#### Lesetext
========================================

Am Weg zu einem neuen Rohstoffmarkt
Weniger Abfall, mehr Kreislaufwirtschaft – so lässt sich die Zielsetzung der neuen EU-Verpackungsordnung auf den Punkt bringen. Verpflichtende Rezyklatanteile, ökologisch gestaffelte Tarife, neue Kennzeichnungspflichten, Quoten und vieles mehr. Auf Industrie und Handel warten große Herausforderungen.
Mit dem verstärkten Einsatz von Sekundärrohstoffen steht ein milliardenschwerer Zukunftsmarkt vor der Tür – dieser benötigt aber noch ein Mehr an Investitionen und politischer Unterstützung. Vor allem bei Kunststoff herrscht europaweit Nachholbedarf. Hier steigt zwar die Nachfrage nach recyceltem Material und der Markt wächst – das Angebot kommt dem aber nicht nach.

========================================

#### Gesammelte Daten
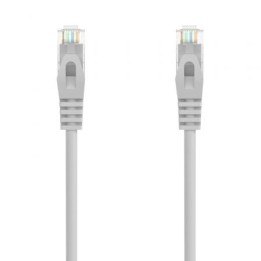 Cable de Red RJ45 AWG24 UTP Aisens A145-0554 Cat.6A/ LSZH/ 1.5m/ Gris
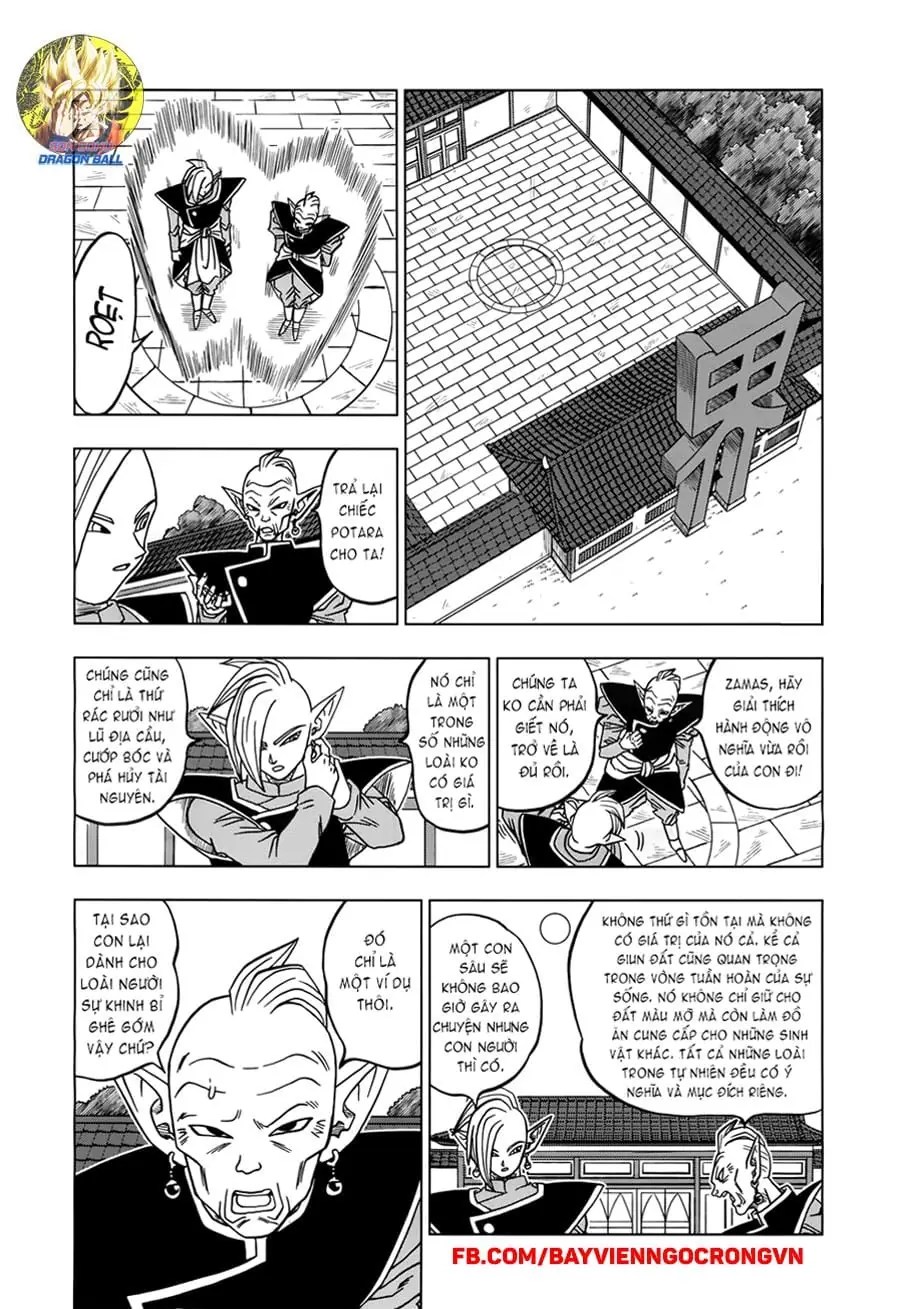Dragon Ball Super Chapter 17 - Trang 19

========================================

#### Offene Aufgaben
(a) Gib aus dem Text zur EU-Verpackungsordnung den Abschnitt wörtlich aus, der mit den Worten „Mit dem verstärkten“ beginnt und mit „aber nicht nach.“ endet.
(b) Entscheide anhand des Textes zur EU-Verpackungsordnung, ob die folgenden Aussagen zutreffen. Beantworte jede mit Ja oder Nein und zitiere dazu wörtlich die ausschlaggebenden Worte des Textes: (i) Europaweit besteht vor allem bei Kunststoff Nachholbedarf. (ii) Das Angebot an recyceltem Material hält mit der steigenden Nachfrage Schritt. (iii) Der neue Zukunftsmarkt braucht noch mehr Investitionen und politische Unterstützung.
Die Liste hat mit dem Text zur EU-Verpackungsordnung nichts zu tun.

#### Ergebnisse der Übung
(a)
Mit dem verstärkten Einsatz von Sekundärrohstoffen steht ein milliardenschwerer Zukunftsmarkt vor der Tür – dieser benötigt aber noch ein Mehr an Investitionen und politischer Unterstützung. Vor allem bei Kunststoff herrscht europaweit Nachholbedarf. Hier steigt zwar die Nachfrage nach recyceltem Material und der Markt wächst – das Angebot kommt dem aber nicht nach.

(b)
(i) Ja: „Vor allem bei Kunststoff herrscht europaweit Nachholbedarf.“
(ii) Nein: „Hier steigt zwar die Nachfrage nach recyceltem Material und der Markt wächst – das Angebot kommt dem aber nicht nach.“
(iii) Ja: „dieser benötigt aber noch ein Mehr an Investitionen und politischer Unterstützung“